Furthermore, Humanizer introduced awkward and unnatural phrasing. For instance, 'Lou didn't just stumble into success' became the clunky 'Lou didn't luck into it,' a phrase few would use organically. The tool also failed to eliminate all AI tells, retaining formulaic comma-separated lists—a common characteristic of LLM output, as outlined on the Wikipedia page 'Signs of AI writing.' For those interested in the underlying code and further development, explore blader/humanizer: Claude Code skill that removes signs of AI-generated writing from text.
Beyond the Bot: What Is 'Human'?
Despite Siqi Chen's Humanizer skill leveraging the "Signs of AI writing" Wikipedia page to purge robotic tics, its real-world test revealed a fundamental truth. The tool struggled to truly transform a Gemini-generated LinkedIn post. Its "final result" often oversimplified complex ideas, altering "masterclass" to something generic and introducing unnatural phrasing like "Lou didn't luck into it."
This highlights that human writing extends far beyond merely excising "AI slop." What makes text feel authentically human? It encompasses layers of nuance, subtext, and a writer's unique voice. Genuine human expression carries specific intent, embeds personal experience, and even tolerates—or celebrates—imperfection.
The experiment forces a deeper philosophical inquiry into the essence of human communication. It is not just about avoiding "not just X, but also Y" patterns or excessive em-dashes. True humanization requires adding complex, positive attributes that current algorithms, focused on removing negatives, cannot yet replicate.
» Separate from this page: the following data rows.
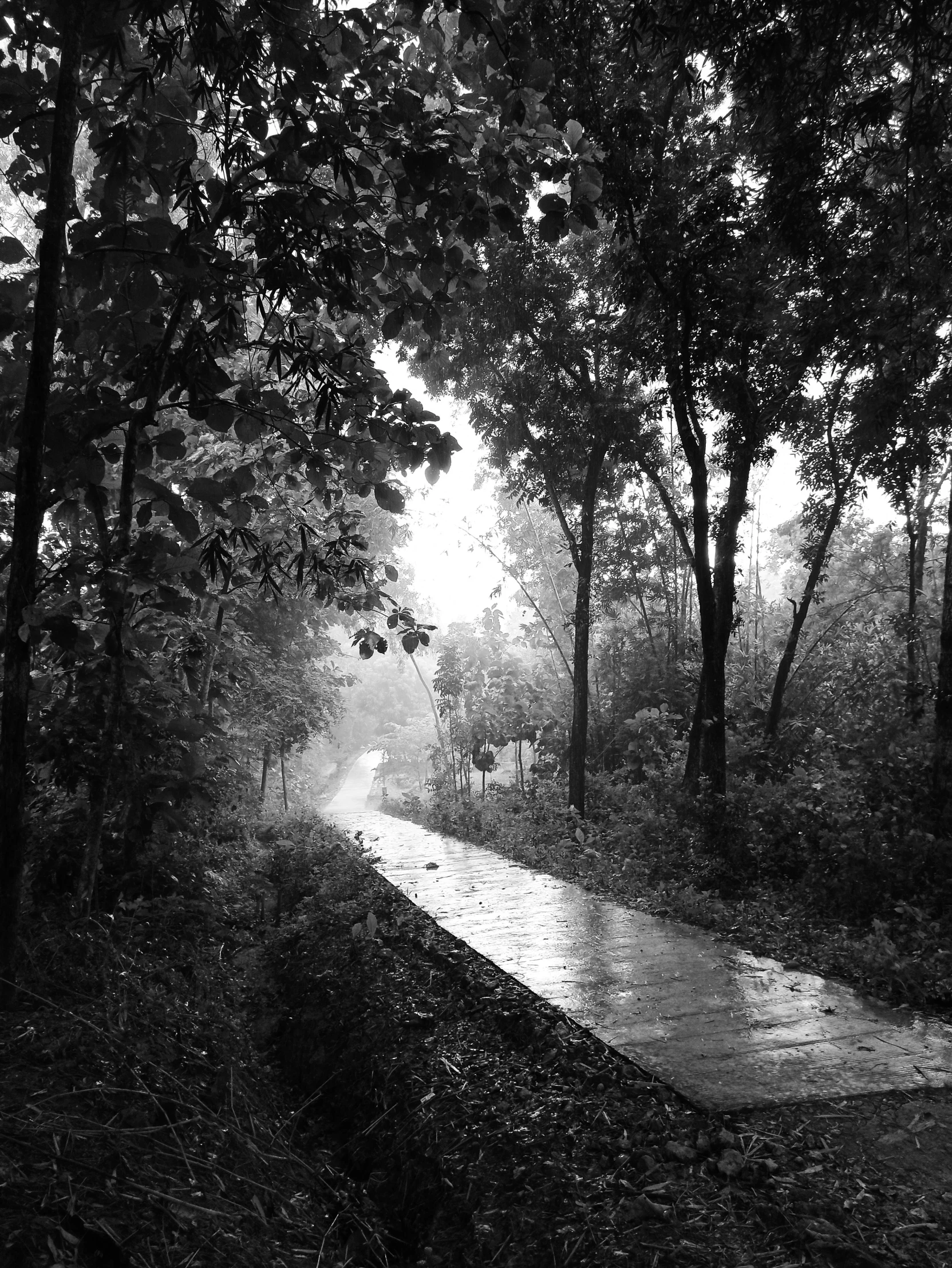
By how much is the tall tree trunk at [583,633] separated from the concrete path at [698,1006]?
3.57 meters

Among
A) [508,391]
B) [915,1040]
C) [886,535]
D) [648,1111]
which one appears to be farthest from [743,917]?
[886,535]

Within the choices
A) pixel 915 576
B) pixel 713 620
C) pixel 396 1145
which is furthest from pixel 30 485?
pixel 915 576

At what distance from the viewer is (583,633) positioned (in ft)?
30.8

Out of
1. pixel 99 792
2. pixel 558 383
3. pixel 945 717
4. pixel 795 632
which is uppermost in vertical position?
pixel 558 383

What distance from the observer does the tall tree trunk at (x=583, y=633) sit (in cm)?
920

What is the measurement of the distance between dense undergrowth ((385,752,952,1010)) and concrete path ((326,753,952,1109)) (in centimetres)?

Ultimately, tools like Humanizer operate on a subtractive model, aiming to make text "less AI." They struggle to inject the subjective emotional resonance, cultural context, and idiosyncratic flair that define genuine human thought. This persistent gap demonstrates technology has yet to grasp the full, intricate tapestry of human communication.
Frequently Asked Questions
What is the Humanizer skill for Claude?
Humanizer is a skill for the Claude Code platform, created by Siqi Chen, designed to edit AI-generated text to make it sound less robotic and more like it was written by a person.
What are the common signs of AI writing or 'AI slop'?
Common signs include the overuse of specific phrases like 'not just X, but also Y,' excessive em-dashes, a repetitive vocabulary, and formulaic sentence structures.
Does the Humanizer tool actually work?
The results are mixed. While it can simplify text and remove some AI tells, tests show it sometimes oversimplifies concepts or introduces new, awkward phrasing, failing to fully 'humanize' the content.
How does Humanizer try to match a user's writing style?
It includes a 'voice calibration' feature where a user can paste their own writing. The tool then analyzes this sample to match the user's tone and style in its edits.